* Instruction 1: From the passage on Tiger tanks, list everything that the most obvious external modifications were usually made to carry.
* Instruction 2: Continue the passage on Tiger tanks from its final sentence.
[Begin Given text]
Best moment? Well he told a few stories about partying with Hans Marseille (109 Ace) (<-That'll be be Hans Joachim Marseille, the best scoring LW ace in the western front. -Dowly) who had a reputation for being quite the ladies man....

Wolf 326 asked about tracks; Yes there were two types of track for the Tiger. Due to the fact that they needed to be shippable by rail the Tiger had a 40cm track (verladen kette) that was used to move them around and on and off load them from railcars. (They had to be narrow enough that they could pass through tunnels and under bridges.) A 60 cm set (marsche kette) was what was normally used in combat. Lindemann said that once they had arrived in Afrika however all the Tiger were driven everywhere which was VERY rough on the track and running gear.
I haven't heard any wierd war stories from Lindemann, I'll ask the next time I see him!

Htmd asked about beer? Hmm well it's not something I'd thought to ask before but in telling the POW story about stealing the rifles I think he said the guard brought them back a case of Blatz (tastes as great as its name!) He said they thought it was frankly piss but they hadn't had ANY beer for a while so it was good enough! Oh yeah, his English is a LOT better than my German!

Wolf 326 asked about field conversions and paint.
I asked Lindemann about that one earlier while I was trying to track down his particular Tiger. Every freakin' Tiger was different, especially the early ones, it's been driving me nuts! He said, right off the freighter they were all different, they ran differently, transmissions and brakes worked differently, there were good ones and cursed ones. and as soon as the crews got their hands on them they started customising them. Most of the field changes had to do with stowage or correcting factory flaws and omissions. The most obvious external mods were usually to carry extra track, water and fuel. Lindemann described rigs to carry fuel drums strapped on the engine deck (tho I've never seen photos) and I have seen a huge variety of racks and frames made of welded angle iron for tools and spares. Like Lindemann said, "In the desert there is nothing that you don't bring there."
[End Given text]
[Begin Recorded data]
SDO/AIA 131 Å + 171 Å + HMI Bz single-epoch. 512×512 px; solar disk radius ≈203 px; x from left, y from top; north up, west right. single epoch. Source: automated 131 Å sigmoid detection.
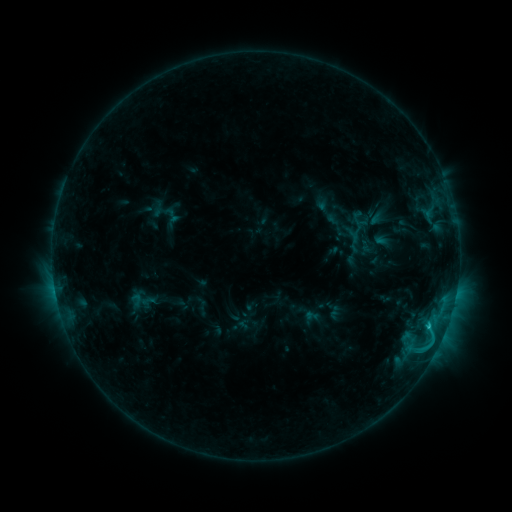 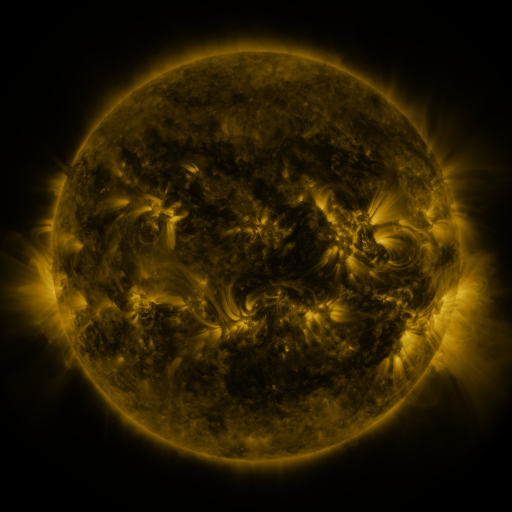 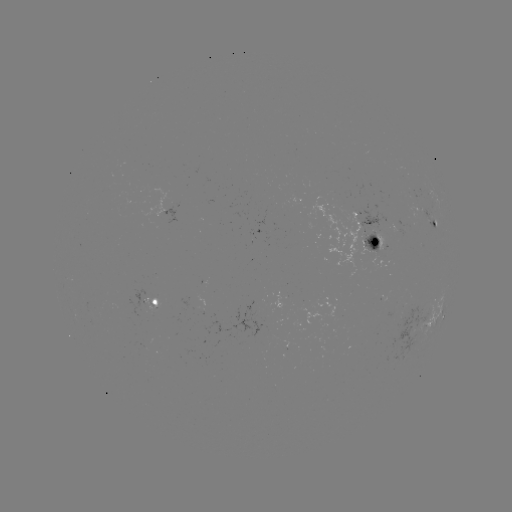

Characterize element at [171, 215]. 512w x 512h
[End Recorded data]
* Task answer 1: Extra track, water, and fuel.

* Task answer 2:
Colours are a thread by themselves...
According to Herr Lindemann, and I asked him quite pointedly a couple of times, All the early PzIII's and PzIVs, and all the softskins were delivered in the standard Panzer Grey (I don't have the RAL #s handy so I won't make a fool of myself and guess at 'em). The crews initially painted them with mud since that was all they had, but found that the dust that vehicles picked up worked pretty well too. By late '42, early '43, Panzers started arriving in Dunkle Gelb (Dark Yellow) painted by the factories. His Tiger which was manufactured in November of 1942 was painted a light Brown (RAL 7028 I think but don't quote me), and crews were authorized to spray them with panzer grey splotches (although I have only seen one Tiger painted that way and it was a model), in any event he said his Tiger was never camouflaged. After the battle of Kasserine Pass the Germans captured great stocks of supplies including paint. As the DAK was being pushed back to Tunisia which was a bit greener country, these paints were used to recolour and camouflage whatever vehicles were in the repair dumps and needed paint. Thus the occaissional olive drab Tiger...

Lyceum6 asked about AT Guns, Lindemann doesn't really differentiate much between them, They were either "Those big bastards" or "the little Pop guns". I have to assume the "Big Bastards" were mostly 6 and 25lbers and the "Popguns" were 2lbers. He said Tigers didn't really have to worry about the popguns because they couldn't penetrate and they knew it, so they would not bother shooting the Tigers but concentrate on the smaller tanks where they had some chance of effect, he did say that they would try to break tracks if they could (sometimes it worked, more often it didn't).
The bigger guns were dealt with by going out and scouting a defensive position the night before an attack. The artillery would lob in a few rounds and they would see if anyone shot back, defenses were marked on a map and anything that might be an ATG position was in for a severing pasting with HE when the unit moved up for the attack. As the attack progressed, artillery and air attacks would try to destroy guns or at least keep guncrews heads down until ground forces had advanced enough to take them out. That's the theory at least. The Germans were always critically short of ammunition (and everything else) in Africa and a lot of times they simply didn't have enough.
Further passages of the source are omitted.